Install the milter package:
sudo apt install clamav-milter
Configuration is covered in the Postfix article.
Integration with Nextcloud
Nextcloud can scan uploaded files using ClamAV via its Antivirus for Files app. The app submits files to clamd via the Unix socket and rejects uploads that are flagged as infected.
Enable the app in Nextcloud’s app store, then configure it under Settings > Administration > Security to use the socket at /run/clamav/clamd.ctl. The www-data user must be in the clamav group as described above.
Memory usage
clamd keeps the full signature database in memory. On Ubuntu 24.04 with the current signature set, expect around 500MB RAM usage at idle.
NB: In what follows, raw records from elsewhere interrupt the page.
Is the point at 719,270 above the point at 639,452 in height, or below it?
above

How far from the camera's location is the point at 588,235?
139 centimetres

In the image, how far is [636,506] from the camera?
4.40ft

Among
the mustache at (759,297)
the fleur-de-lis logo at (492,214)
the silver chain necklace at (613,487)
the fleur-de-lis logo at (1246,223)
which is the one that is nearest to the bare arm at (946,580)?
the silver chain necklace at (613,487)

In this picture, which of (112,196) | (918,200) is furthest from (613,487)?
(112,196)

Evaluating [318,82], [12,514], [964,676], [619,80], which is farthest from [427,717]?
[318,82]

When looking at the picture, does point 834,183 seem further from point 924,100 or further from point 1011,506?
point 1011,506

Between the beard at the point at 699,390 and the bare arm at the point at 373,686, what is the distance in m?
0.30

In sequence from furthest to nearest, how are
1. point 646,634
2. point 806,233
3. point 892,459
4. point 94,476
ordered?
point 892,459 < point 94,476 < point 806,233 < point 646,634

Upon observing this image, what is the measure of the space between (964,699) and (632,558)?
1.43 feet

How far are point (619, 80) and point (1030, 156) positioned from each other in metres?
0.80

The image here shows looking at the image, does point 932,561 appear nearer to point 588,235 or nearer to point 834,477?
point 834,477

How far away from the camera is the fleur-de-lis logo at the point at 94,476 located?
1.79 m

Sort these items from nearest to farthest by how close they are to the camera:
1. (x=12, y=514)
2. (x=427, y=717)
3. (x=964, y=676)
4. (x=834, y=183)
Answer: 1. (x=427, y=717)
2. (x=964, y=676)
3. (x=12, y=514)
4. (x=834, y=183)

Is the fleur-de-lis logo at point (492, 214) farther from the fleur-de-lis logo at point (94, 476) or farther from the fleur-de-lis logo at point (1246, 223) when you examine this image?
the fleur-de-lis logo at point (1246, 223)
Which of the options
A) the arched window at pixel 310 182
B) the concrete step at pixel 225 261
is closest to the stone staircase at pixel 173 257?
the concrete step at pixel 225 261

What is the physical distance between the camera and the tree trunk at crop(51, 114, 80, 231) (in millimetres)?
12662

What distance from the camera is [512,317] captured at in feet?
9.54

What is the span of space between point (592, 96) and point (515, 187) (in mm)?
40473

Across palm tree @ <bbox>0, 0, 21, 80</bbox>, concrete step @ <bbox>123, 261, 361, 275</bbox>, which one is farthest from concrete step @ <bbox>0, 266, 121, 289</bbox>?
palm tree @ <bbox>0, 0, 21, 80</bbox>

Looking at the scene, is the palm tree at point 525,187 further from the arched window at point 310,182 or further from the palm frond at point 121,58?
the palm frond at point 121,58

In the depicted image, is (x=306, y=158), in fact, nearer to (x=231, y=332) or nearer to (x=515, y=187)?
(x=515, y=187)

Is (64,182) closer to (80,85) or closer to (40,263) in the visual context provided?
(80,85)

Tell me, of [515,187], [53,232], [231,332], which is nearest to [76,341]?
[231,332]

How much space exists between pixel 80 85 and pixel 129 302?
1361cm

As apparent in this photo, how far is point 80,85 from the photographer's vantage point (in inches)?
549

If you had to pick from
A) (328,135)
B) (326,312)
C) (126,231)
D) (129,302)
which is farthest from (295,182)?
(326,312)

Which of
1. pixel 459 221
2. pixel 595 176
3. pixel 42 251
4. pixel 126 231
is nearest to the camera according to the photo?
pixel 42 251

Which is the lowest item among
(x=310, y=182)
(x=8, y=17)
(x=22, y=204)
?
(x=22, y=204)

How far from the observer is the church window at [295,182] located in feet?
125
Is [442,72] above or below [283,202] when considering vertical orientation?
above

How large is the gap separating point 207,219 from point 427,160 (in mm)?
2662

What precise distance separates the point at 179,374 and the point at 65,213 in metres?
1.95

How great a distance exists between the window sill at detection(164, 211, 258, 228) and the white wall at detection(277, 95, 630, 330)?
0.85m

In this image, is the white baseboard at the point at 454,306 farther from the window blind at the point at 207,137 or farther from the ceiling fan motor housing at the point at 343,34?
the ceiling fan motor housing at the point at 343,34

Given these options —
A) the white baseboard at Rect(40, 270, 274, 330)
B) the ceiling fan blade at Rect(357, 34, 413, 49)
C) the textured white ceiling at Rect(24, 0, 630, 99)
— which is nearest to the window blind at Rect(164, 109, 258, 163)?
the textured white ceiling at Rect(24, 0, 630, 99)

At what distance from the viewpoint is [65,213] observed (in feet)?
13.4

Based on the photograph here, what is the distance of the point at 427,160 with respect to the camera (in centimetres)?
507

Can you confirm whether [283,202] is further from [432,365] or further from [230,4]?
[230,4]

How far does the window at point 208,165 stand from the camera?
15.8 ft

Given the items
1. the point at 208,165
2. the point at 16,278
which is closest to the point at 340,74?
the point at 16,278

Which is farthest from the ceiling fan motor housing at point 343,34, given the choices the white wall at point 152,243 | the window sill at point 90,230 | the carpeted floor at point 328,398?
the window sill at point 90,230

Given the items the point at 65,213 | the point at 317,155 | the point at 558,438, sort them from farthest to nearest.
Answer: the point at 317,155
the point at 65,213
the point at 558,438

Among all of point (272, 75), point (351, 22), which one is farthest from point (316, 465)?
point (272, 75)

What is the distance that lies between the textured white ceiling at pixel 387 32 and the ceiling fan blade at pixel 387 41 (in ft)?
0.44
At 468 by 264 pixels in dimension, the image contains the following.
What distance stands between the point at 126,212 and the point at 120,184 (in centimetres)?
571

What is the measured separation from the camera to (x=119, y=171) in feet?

This is the main practical constraint on a homelab server with limited RAM.
Check current memory usage:
ps aux --sort=-%mem | grep clamd | head -2
If memory is constrained and clamd is causing problems, consider scheduling clamscan runs during low-usage hours instead. clamscan loads the database, scans, and exits, using memory only during the scan window. The trade-off is that Nextcloud and Postfix integration require a running daemon and cannot use clamscan.